**Extrait de page**:
Réouverture du MAGASIN



 

"La culture tient le haut de l'affiche"
Présences, Grenoble, mars 2006, p.18

La culture, entre rêve et réalité, obéit à des règles spécifiques, mais fait vivre de nombreux professionnels. Loin d'être antinomiques, économie et culture sont bien deux mondes complémentaires.

Le Centre national d'art contemporain (Cnac), plus connu sous le nom de Magasin, a rouvert ses portes, en janvier dernier, après une période de fermeture pour rénovation. Emblématique du passé industriel grenoblois, ce lieu est dédié depuis 1986 à la production artistique. "Notre mission est de montrer l'oeuvre d'un artiste vivant, explique Yves Aupetitallot, directeur du Cnac. Nous nous inscrivons donc dans une logique de projet et de production. Nous avons des objectifs à remplir pour diffuser la production artistique dans les médias et auprès du public". Le Cnac compte 13 salariés permanents, mais recrute des collaborateurs en fonction des projets, des techniciens pour installer les oeuvres, des chargés de communication quand il s'agit de les diffuser.

**Série de tâches**:
1. Résumez en deux phrases l'article sur la réouverture du Magasin.
2. Reprenez mot pour mot le passage de l'article sur la réouverture du Magasin, depuis « Le Centre national » jusqu'à « de les diffuser. ».

Extraits de données de questions spatiales
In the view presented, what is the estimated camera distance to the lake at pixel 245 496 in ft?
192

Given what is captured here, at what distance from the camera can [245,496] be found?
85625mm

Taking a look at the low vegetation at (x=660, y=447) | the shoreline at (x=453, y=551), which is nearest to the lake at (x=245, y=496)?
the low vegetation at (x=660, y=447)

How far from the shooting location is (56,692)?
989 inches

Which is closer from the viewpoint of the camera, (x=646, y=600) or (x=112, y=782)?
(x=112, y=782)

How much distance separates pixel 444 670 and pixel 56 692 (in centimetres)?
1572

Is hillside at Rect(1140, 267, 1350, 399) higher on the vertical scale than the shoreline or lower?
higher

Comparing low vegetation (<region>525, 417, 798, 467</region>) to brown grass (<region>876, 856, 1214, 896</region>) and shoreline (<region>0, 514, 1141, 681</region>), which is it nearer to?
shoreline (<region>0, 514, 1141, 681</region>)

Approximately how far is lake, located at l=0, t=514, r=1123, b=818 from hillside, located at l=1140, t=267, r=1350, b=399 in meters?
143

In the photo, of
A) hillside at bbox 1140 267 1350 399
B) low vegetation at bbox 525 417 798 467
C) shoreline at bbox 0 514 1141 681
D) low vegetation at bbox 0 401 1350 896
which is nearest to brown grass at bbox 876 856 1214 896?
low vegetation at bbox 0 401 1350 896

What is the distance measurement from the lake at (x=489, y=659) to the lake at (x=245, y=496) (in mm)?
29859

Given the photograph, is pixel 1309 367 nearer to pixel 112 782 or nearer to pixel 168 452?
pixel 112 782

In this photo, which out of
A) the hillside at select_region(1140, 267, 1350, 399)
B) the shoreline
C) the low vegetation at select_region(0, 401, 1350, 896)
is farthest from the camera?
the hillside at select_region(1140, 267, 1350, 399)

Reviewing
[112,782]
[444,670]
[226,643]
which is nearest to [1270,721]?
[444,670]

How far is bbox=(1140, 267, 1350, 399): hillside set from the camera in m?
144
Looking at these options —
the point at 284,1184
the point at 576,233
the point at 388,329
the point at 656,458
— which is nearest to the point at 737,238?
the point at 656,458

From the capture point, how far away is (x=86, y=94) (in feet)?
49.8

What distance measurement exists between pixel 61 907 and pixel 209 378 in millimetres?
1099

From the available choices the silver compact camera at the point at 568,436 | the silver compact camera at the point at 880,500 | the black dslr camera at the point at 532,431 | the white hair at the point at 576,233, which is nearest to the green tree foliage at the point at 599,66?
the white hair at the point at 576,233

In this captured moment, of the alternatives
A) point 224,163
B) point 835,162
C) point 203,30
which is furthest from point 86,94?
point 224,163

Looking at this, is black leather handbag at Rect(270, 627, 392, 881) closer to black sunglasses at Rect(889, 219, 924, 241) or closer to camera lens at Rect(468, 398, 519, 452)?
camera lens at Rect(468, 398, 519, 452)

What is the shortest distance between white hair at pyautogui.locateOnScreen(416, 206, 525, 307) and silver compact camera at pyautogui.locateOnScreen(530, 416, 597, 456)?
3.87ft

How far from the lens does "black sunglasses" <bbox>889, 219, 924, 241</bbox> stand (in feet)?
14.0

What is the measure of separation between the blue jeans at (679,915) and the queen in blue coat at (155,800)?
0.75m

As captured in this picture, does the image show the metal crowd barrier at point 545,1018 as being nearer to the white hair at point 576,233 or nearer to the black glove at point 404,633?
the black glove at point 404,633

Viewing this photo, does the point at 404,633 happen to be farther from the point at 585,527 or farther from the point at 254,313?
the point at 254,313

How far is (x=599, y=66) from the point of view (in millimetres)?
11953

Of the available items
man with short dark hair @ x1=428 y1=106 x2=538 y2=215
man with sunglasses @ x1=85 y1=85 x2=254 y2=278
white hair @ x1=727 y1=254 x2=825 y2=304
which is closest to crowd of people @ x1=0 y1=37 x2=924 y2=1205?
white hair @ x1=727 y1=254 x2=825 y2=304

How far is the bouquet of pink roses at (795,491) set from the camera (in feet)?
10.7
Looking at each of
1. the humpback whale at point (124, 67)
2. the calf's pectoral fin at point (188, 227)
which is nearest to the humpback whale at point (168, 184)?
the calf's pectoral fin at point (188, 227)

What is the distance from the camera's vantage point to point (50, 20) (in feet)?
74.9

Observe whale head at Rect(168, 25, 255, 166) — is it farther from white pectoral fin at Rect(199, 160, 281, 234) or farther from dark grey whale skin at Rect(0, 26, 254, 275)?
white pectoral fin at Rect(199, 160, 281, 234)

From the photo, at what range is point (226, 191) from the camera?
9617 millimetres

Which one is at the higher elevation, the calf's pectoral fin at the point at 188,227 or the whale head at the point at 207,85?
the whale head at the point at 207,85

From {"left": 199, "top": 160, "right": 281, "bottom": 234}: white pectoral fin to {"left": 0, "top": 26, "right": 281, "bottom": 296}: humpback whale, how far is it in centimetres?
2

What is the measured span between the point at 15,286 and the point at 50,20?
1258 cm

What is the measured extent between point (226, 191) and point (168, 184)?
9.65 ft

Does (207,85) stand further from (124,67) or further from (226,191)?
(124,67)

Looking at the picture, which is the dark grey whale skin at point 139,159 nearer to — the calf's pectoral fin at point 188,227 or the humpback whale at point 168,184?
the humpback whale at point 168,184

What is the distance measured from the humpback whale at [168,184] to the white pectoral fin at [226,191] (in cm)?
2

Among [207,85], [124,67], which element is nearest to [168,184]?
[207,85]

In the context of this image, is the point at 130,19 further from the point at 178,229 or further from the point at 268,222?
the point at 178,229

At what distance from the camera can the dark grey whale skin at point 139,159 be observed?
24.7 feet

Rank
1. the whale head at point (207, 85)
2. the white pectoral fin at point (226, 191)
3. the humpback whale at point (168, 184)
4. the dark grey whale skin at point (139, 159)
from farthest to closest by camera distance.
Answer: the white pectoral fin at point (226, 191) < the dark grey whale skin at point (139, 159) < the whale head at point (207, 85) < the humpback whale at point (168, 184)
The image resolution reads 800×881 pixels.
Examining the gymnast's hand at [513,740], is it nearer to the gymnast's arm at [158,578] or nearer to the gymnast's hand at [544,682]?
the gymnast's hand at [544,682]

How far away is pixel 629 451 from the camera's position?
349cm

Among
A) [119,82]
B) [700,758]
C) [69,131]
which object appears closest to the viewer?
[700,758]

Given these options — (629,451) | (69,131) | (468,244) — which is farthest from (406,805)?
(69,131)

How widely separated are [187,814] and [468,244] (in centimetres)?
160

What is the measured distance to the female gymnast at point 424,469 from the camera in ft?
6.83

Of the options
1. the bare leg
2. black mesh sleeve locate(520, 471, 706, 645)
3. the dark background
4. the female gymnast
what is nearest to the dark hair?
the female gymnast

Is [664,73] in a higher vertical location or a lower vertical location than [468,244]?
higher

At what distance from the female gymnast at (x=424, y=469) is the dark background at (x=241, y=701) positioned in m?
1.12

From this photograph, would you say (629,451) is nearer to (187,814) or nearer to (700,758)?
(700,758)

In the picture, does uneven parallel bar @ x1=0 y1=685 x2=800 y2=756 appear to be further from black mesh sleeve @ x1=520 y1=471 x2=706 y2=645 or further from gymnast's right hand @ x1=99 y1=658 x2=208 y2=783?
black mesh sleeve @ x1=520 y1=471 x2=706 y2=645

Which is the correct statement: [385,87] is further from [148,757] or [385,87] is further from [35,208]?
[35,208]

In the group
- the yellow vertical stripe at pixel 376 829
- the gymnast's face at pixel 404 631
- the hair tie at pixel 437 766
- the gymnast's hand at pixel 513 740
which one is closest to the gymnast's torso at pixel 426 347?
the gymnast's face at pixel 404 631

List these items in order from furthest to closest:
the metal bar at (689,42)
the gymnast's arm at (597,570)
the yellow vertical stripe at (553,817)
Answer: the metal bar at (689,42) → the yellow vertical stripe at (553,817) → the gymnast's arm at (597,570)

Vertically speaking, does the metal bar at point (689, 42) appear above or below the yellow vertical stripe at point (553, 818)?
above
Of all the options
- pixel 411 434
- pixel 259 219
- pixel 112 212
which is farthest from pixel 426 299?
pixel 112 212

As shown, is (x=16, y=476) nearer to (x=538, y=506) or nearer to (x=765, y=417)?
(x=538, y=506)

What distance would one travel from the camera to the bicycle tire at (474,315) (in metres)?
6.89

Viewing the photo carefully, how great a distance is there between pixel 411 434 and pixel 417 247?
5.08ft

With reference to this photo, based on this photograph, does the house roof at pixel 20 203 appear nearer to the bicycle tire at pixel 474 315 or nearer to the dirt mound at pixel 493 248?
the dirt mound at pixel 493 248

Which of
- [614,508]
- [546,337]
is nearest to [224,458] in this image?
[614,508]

**Réponses fournies**:
1. Le Centre national d'art contemporain, plus connu sous le nom de Magasin, a rouvert en janvier après une fermeture pour rénovation. Consacré depuis 1986 à la production artistique, il a pour mission de montrer l'oeuvre d'artistes vivants et compte 13 salariés permanents, auxquels s'ajoutent des collaborateurs recrutés selon les projets.

2.
Le Centre national d'art contemporain (Cnac), plus connu sous le nom de Magasin, a rouvert ses portes, en janvier dernier, après une période de fermeture pour rénovation. Emblématique du passé industriel grenoblois, ce lieu est dédié depuis 1986 à la production artistique. "Notre mission est de montrer l'oeuvre d'un artiste vivant, explique Yves Aupetitallot, directeur du Cnac. Nous nous inscrivons donc dans une logique de projet et de production. Nous avons des objectifs à remplir pour diffuser la production artistique dans les médias et auprès du public". Le Cnac compte 13 salariés permanents, mais recrute des collaborateurs en fonction des projets, des techniciens pour installer les oeuvres, des chargés de communication quand il s'agit de les diffuser.